───── DOCUMENT PASSAGE
Not-So-Dirty Dirty Rice

We’re busy enjoying our Louisiana favorites this time of year. I am not kidding when I tell you that my kids are just about as excited for Mardi Gras as they are for Christmas. Parades, candy, music, screaming like idiots for beads and plastic cups. If I’m being completely honest with myself, it’s a pretty awesome holiday. It involves lots of yummy food, fun, great music, and very little effort or preparation on my part.

One of my favorite Louisiana foods is Dirty Rice. Now…this recipe comes with a big disclaimer. Dirty Rice is traditionally made with chicken livers and gizzards. I don’t care how good they make your food taste, I cannot cook with them. So, in case you haven’t guessed, I’m not using tiny organ meats in my dirty rice, and no, the color isn’t quite “dirty” enough. But I promise this Not-So-Dirty Dirty Rice still delivers big on flavor. It makes a great one-dish meal or side dish, and it’s perfect for reheating for an easy lunch during the week as well!

Ingredients Needed

This is just a preview of ingredients and method, keep scrolling for full printable recipe.
──────────
───── EXTRACTED DATA
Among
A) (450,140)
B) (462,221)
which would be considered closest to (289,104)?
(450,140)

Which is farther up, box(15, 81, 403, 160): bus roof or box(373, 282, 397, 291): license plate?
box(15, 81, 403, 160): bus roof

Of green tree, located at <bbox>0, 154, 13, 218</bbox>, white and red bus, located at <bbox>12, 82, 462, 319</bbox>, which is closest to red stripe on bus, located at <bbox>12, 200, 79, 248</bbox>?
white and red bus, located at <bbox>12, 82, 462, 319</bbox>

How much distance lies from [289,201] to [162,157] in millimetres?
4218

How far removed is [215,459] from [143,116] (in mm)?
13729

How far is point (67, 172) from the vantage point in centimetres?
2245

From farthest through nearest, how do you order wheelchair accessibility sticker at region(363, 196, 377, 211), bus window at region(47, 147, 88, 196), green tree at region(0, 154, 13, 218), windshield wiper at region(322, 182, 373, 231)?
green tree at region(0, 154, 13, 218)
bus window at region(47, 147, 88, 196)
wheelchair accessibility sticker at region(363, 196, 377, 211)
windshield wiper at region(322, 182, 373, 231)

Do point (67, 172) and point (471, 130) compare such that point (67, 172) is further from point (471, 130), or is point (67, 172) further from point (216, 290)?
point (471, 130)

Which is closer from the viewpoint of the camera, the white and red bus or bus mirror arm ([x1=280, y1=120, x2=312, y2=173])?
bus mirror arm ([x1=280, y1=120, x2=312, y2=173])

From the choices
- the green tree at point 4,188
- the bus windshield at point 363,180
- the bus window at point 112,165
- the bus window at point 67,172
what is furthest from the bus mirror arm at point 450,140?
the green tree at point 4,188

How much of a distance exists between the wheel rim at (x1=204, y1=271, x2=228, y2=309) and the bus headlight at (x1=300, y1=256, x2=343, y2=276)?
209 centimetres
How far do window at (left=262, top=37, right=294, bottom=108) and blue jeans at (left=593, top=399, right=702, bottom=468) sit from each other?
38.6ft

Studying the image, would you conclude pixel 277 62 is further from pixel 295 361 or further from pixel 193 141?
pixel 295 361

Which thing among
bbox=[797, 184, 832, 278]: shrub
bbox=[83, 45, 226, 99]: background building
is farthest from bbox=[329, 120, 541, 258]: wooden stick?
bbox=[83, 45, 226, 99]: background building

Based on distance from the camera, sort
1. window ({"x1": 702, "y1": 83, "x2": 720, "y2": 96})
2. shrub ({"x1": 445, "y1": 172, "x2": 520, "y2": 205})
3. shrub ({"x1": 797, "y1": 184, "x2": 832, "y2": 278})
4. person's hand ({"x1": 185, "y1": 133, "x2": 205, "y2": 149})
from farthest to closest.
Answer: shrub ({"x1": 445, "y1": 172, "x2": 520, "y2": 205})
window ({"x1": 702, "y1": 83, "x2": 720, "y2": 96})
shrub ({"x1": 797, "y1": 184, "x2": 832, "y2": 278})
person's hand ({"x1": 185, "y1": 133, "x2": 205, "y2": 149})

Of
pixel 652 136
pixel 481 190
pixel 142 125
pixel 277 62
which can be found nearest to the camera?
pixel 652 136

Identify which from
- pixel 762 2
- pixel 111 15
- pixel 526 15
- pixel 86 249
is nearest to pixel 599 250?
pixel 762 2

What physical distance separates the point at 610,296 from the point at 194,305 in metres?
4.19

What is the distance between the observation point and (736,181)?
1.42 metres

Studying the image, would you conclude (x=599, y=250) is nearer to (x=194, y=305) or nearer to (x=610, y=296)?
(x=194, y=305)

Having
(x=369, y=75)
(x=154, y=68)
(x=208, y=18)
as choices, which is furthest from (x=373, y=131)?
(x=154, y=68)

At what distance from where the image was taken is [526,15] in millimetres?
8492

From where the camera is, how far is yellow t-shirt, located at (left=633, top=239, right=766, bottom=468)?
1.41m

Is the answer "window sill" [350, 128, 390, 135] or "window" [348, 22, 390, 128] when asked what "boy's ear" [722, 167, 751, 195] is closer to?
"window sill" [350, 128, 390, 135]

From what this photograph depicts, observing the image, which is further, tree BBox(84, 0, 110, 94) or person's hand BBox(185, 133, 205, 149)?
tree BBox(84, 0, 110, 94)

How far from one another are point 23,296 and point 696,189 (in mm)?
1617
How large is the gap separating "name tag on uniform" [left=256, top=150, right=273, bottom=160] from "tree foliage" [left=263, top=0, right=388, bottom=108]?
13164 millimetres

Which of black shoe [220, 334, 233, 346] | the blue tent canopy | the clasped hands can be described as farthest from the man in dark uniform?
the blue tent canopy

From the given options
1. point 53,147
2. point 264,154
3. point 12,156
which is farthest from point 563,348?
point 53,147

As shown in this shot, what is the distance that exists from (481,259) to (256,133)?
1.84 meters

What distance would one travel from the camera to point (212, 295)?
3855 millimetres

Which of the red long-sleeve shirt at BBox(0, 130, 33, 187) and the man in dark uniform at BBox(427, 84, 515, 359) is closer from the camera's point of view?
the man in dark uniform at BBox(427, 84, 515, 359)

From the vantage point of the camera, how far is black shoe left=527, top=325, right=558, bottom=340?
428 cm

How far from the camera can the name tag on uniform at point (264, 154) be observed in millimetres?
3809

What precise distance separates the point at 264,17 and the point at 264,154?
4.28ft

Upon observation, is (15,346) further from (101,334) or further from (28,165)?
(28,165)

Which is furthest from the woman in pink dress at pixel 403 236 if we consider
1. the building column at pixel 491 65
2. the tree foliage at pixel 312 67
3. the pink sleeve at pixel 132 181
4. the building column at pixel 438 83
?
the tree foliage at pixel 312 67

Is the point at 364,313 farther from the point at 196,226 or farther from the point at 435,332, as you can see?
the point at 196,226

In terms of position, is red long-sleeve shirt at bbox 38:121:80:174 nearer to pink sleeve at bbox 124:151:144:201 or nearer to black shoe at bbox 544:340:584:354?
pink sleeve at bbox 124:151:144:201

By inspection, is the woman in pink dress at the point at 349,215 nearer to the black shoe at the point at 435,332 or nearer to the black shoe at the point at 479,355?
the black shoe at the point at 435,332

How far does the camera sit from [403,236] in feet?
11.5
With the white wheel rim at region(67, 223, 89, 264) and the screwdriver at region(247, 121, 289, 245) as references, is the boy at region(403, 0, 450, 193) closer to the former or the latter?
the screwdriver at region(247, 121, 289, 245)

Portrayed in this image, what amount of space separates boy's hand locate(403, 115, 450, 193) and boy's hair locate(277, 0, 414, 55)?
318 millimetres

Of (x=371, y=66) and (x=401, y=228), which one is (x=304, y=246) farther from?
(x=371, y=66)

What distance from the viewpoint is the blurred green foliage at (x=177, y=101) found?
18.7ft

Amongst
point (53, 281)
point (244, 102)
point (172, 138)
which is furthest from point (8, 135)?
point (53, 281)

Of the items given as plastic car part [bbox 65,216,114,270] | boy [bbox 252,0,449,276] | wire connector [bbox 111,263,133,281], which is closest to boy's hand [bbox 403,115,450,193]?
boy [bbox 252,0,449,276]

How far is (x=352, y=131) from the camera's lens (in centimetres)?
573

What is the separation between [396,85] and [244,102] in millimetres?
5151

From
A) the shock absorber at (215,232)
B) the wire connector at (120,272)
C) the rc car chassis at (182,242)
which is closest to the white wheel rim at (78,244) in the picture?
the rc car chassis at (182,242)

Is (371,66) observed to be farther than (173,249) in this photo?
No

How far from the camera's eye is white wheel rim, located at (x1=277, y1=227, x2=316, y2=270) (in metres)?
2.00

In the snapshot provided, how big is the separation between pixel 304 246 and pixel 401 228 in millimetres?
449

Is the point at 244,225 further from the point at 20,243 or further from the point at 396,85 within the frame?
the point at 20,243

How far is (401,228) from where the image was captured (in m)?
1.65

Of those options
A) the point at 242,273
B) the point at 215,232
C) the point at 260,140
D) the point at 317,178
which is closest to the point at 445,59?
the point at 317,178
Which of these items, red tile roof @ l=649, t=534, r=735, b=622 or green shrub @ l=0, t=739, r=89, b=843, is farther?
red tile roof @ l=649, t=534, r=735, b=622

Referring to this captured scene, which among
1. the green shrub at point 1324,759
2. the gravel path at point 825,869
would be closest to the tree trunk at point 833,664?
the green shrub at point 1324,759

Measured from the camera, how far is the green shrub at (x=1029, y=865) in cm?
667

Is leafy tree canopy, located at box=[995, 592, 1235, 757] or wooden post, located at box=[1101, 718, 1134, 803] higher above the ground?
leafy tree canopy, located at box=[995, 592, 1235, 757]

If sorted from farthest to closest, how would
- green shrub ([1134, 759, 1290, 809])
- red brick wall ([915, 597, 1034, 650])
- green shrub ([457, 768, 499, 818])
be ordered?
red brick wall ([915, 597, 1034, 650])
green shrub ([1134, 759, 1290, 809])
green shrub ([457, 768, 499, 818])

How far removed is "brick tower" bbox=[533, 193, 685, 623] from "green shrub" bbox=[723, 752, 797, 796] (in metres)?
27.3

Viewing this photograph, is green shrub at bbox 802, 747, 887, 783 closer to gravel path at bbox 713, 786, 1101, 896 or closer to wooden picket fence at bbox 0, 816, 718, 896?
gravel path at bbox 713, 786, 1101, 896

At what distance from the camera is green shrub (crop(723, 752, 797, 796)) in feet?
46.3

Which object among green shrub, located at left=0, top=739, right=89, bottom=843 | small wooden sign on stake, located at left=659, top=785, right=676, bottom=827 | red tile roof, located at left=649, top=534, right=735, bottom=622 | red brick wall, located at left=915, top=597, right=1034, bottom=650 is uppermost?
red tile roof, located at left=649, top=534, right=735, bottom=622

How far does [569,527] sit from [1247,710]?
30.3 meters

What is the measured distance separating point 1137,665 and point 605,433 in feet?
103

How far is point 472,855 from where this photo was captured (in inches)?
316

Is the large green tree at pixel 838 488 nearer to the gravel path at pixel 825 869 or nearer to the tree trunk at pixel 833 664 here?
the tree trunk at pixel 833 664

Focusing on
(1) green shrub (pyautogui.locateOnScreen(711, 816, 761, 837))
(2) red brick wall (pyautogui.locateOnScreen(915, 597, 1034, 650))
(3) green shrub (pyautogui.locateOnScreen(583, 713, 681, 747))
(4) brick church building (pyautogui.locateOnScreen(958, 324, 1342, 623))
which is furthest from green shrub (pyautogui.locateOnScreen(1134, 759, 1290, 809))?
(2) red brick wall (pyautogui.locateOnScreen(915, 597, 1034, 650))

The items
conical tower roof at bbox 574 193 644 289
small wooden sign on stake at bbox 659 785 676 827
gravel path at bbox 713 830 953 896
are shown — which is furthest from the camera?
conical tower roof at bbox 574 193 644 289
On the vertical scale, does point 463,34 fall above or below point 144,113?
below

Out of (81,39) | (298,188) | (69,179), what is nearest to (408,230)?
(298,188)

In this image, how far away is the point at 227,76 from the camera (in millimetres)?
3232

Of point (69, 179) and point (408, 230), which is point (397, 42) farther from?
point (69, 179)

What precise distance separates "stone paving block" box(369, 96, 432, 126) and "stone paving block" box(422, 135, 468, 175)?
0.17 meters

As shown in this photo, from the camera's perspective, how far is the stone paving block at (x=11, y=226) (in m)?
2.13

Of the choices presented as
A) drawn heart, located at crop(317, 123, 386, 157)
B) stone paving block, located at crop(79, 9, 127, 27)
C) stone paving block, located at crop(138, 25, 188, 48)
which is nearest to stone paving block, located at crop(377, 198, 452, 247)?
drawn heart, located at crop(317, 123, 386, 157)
──────────
OBJECTIVES
• a. Please explain, in one to three sentences, why the author of the dirty rice post leaves chicken livers and gizzards out of the recipe.
• b. Resume the dirty rice post from its last sentence.
The items are separate material and not part of the dirty rice post.

RESPONSE LIST
• a. Traditional dirty rice is made with chicken livers and gizzards, but the author cannot cook with them, no matter how good they make food taste. So this version skips the organ meats, which is also why its color isn't quite "dirty" enough.

• b.
  • Ground pork sausage – AKA breakfast sausage, like Jimmy Dean brand. Spicy or mild, depending on your preference.
  • Yellow or white onion
  • Celery stalks
  • Fresh garlic cloves – Fresh is always best, but garlic powder will work in a pinch.
  • Green bell pepper – Green bell pepper has a distinct flavor compared to the sweeter, more ripe yellow, orange, or red varieties. You can use whatever you like, but I like the flavor of the green pepper in this dish!
  • Long-grain white rice – Long grain white rice cooks up separate and fluffy. It absorbs liquid without turning sticky. You can use medium grain rice, it will just turn out a little softer and stickier. I wouldn’t recommend short-grain or sushi rice. Jasmine is a long-grain rice that would work well here.
  • Black pepper
  • Tabasco sauce – This does not make the dish spicy, just adds a nice kick of flavor.
  • Salt-based Cajun or Creole seasoning – Like Tony Cachere’s.
  • Kosher salt to taste
  • Beef broth – Canned, from a carton, or reconstituted from bouillon base are all good options.
  • Green onions – Optional.

How to Make Not-So-Dirty Dirty Rice

  1. You’ll start by browning your sausage. When it’s about halfway cooked you’ll add some chopped onions, peppers, celery, and garlic.
  2. Once that’s cooked you’ll add some uncooked rice and cook for a few minutes before adding black pepper, Tabasco, Cajun seasoning and beef broth. That gets brought to a boil and everything gets covered and simmered over low heat until the rice is tender.
  3. After it’s done it just needs to rest for a couple of minutes then you can serve it up, top with green onions if desired, and enjoy!

Frequently Asked Questions

Can I make this ahead of time?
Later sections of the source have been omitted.